## Work required
Below are some records. Copy every line in them that holds "Start".

## Input data

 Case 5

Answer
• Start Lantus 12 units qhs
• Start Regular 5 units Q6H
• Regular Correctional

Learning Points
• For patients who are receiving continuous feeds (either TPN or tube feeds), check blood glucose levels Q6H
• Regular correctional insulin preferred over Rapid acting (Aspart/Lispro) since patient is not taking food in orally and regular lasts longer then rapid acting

## Exercise result
• Start Lantus 12 units qhs
• Start Regular 5 units Q6H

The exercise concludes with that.